Abbas is Israel's top 'ideological' foe: Netanyahu ally
Abbas Momani (AFP/File)
A leading minister called Mahmud Abbas Israel's top ideological enemy on Thursday after the Palestinian president suggested he could withdraw recognition if progress was not made towards peace.
Energy Minister Yuval Steinitz, seen as close to Prime Minister Benjamin Netanyahu, called the Palestinian leader's remarks at a Fatah party congress in Ramallah on Wednesday "a sad joke."
"Abu Mazen talks about stopping recognising Israel -- he never really recognised Israel's right to exist and the Jewish people's right to a state of their own," Steinitz told army radio, referring to Abbas.
"Ideologically Abu Mazen is the number one enemy of the very existence of Israel, even more than (Yasser) Arafat was," he said referring to Abbas's predecessor, who led an armed struggle against Israel before signing the Oslo peace accords of 1993 and 1995.
While Palestinian leaders have recognised the state of Israel, Israeli leaders have called on them to do so as a "Jewish state", which Abbas has refused.
For the Palestinians, doing so could preempt negotiations on the so-called right of return, the demand that Palestinian refugees from the time of Israel's creation in 1948 be allowed back under a peace deal.
Israeli leaders say the refusal shows the Palestinians are not truly interested in peace with a Jewish-majority nation.
Speaking at his Fatah party's first congress since 2009, Abbas said: "Our recognition of the state of Israel is not free and must receive mutual recognition in return.
"If Israel goes to the UN and is recognised as a 'Jewish national republic of Israel', then they will have international recognition," the 81-year-old said during his three-hour speech.

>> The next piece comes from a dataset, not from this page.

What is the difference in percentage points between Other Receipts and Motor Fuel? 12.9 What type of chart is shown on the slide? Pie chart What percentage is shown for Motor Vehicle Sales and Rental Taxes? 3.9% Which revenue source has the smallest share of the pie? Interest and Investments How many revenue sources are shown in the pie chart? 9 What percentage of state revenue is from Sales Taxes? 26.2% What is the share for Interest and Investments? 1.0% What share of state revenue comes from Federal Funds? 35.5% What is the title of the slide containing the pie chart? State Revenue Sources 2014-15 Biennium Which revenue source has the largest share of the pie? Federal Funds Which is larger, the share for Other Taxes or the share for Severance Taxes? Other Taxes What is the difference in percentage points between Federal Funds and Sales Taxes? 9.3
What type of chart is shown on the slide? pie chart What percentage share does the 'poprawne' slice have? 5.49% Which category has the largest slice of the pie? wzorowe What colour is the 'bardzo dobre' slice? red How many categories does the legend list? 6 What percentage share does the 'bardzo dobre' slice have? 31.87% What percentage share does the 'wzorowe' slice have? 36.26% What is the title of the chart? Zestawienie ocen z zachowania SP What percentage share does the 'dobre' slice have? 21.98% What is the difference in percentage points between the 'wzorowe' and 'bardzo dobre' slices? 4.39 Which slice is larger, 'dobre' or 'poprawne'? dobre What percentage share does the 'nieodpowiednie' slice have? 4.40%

"At the moment, we must lead a peaceful popular resistance and we want to keep our hand extended for peace, but if Israel does not recognise us, we will withdraw our recognition."
While Israeli politicians accuse Abbas and other Palestinian leaders of inciting violence, Israeli military officials have saluted his efforts to coordinate security.
Israel's security establishment sees him as far preferable to Hamas, the Islamist movement that runs the Gaza Strip.
Iran and Lebanese Shiite militant group Hezbollah are regularly named as Israel's top threats in the Middle East.